What is being asked:
Reproduce verbatim the stretch of the data from the line containing "Looking at the" through the line containing "what is lowest?", with both of those lines included.

Provided material:
──────────
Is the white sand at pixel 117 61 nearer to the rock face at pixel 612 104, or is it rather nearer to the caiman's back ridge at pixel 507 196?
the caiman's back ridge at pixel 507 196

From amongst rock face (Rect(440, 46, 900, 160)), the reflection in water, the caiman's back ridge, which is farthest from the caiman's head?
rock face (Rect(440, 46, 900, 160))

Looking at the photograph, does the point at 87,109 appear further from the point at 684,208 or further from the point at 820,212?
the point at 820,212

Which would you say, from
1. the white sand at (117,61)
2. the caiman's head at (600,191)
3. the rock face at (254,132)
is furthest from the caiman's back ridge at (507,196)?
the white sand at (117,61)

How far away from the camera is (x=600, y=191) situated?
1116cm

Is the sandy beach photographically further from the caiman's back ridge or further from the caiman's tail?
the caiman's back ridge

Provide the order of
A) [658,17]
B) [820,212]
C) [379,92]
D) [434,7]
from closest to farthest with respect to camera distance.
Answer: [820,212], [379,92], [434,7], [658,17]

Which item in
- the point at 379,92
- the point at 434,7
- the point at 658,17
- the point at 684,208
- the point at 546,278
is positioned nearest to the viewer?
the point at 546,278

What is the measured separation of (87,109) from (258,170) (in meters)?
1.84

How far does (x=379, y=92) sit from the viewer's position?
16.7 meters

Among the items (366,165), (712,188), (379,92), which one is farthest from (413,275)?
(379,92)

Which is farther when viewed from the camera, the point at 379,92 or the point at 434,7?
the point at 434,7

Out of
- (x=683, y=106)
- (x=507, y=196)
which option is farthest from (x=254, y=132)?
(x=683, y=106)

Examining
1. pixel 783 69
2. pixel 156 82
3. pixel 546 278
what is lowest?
──────────
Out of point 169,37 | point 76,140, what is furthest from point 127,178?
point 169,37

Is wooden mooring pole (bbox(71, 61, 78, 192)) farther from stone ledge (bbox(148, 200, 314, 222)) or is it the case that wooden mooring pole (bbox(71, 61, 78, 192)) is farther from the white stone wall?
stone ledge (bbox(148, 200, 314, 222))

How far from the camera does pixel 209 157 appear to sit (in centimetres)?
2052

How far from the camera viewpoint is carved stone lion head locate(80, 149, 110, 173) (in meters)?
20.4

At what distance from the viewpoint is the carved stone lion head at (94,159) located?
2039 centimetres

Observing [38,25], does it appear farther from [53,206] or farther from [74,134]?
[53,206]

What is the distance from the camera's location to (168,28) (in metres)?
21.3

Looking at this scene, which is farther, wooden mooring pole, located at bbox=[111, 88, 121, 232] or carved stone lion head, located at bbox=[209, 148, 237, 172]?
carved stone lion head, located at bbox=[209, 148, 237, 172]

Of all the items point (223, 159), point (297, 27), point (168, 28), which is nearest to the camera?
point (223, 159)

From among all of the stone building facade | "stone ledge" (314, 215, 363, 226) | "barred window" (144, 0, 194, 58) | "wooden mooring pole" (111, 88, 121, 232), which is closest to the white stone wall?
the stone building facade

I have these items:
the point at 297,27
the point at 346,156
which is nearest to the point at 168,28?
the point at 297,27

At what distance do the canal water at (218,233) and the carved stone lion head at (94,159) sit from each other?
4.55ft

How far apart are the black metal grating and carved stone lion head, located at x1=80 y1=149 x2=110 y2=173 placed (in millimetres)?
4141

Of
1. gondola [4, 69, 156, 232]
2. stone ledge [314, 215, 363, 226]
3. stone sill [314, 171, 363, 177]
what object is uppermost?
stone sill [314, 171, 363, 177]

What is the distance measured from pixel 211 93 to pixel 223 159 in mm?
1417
──────────
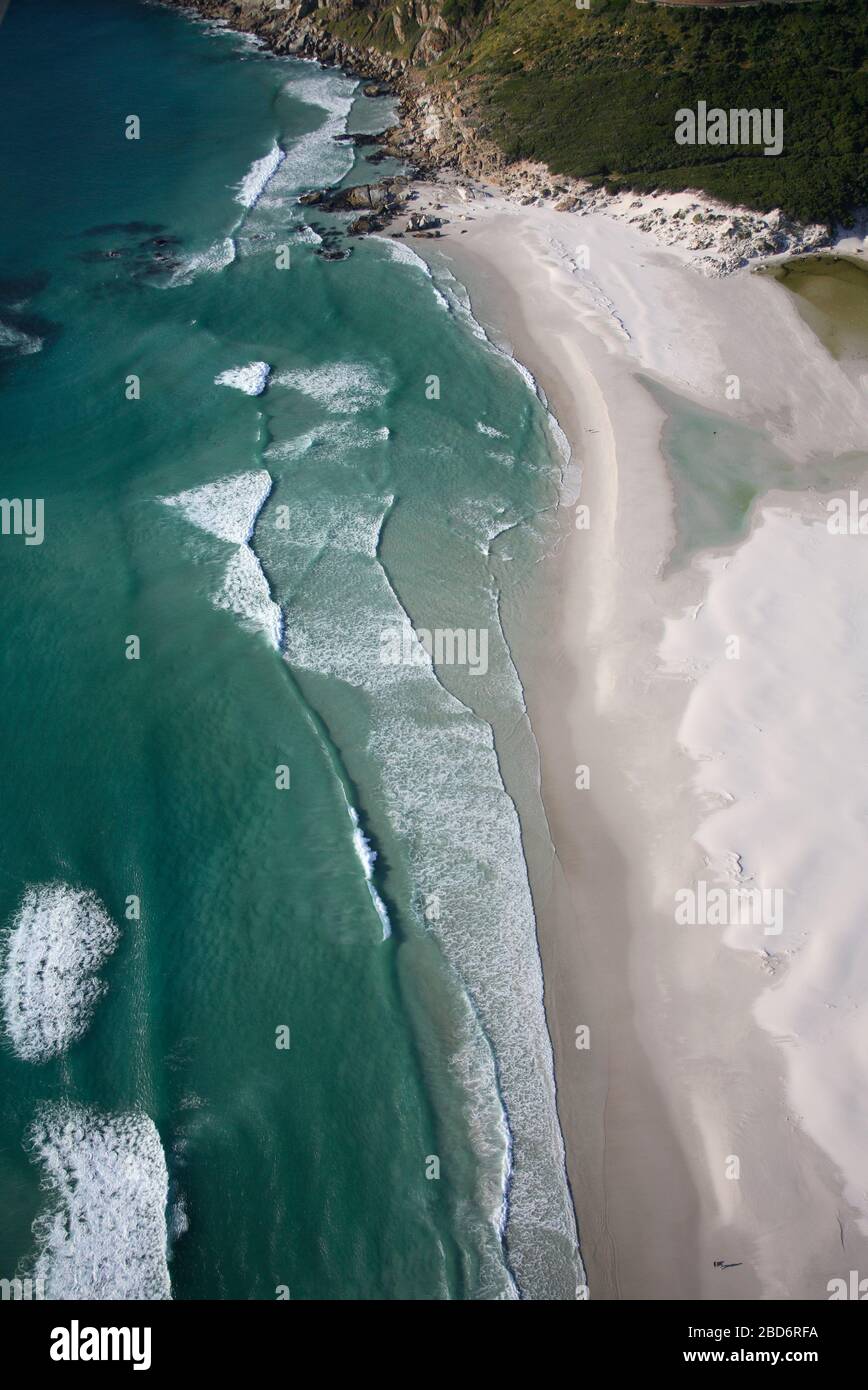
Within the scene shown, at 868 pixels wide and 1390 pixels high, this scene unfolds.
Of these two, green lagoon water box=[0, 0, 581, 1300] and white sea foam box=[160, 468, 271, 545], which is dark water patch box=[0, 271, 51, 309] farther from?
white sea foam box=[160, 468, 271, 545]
──────────
Complete response:
Looking at the photograph, does the point at 87,109 appear further from the point at 684,208 or further from the point at 820,212?
the point at 820,212

Which would you say, from
1. the white sand at (117,61)
2. the caiman's head at (600,191)
3. the rock face at (254,132)
is furthest from the caiman's back ridge at (507,196)?
the white sand at (117,61)

How far away from the camera is (x=600, y=191) situated?
1116cm

Is the sandy beach photographically further from the caiman's back ridge or further from the caiman's tail?
the caiman's back ridge

Provide the order of
A) [658,17]
B) [820,212]
C) [379,92]
D) [434,7]
from closest to farthest with respect to camera distance.
Answer: [820,212], [379,92], [434,7], [658,17]

Which item in
- the point at 379,92
- the point at 434,7
- the point at 658,17
- the point at 684,208
- the point at 546,278
is positioned nearest to the viewer?
the point at 546,278

What is the measured separation of (87,109) from (258,170) (in meters)?
1.84

How far does (x=379, y=92) sit from the viewer's position?
16.7 meters

Among the items (366,165), (712,188), (379,92), which one is farthest from (413,275)?
(379,92)

Which is farther when viewed from the camera, the point at 379,92 or the point at 434,7?
the point at 434,7

Out of
- (x=683, y=106)
- (x=507, y=196)
which option is farthest from (x=254, y=132)?
(x=683, y=106)

Examining
1. pixel 783 69
2. pixel 156 82
3. pixel 546 278
what is lowest?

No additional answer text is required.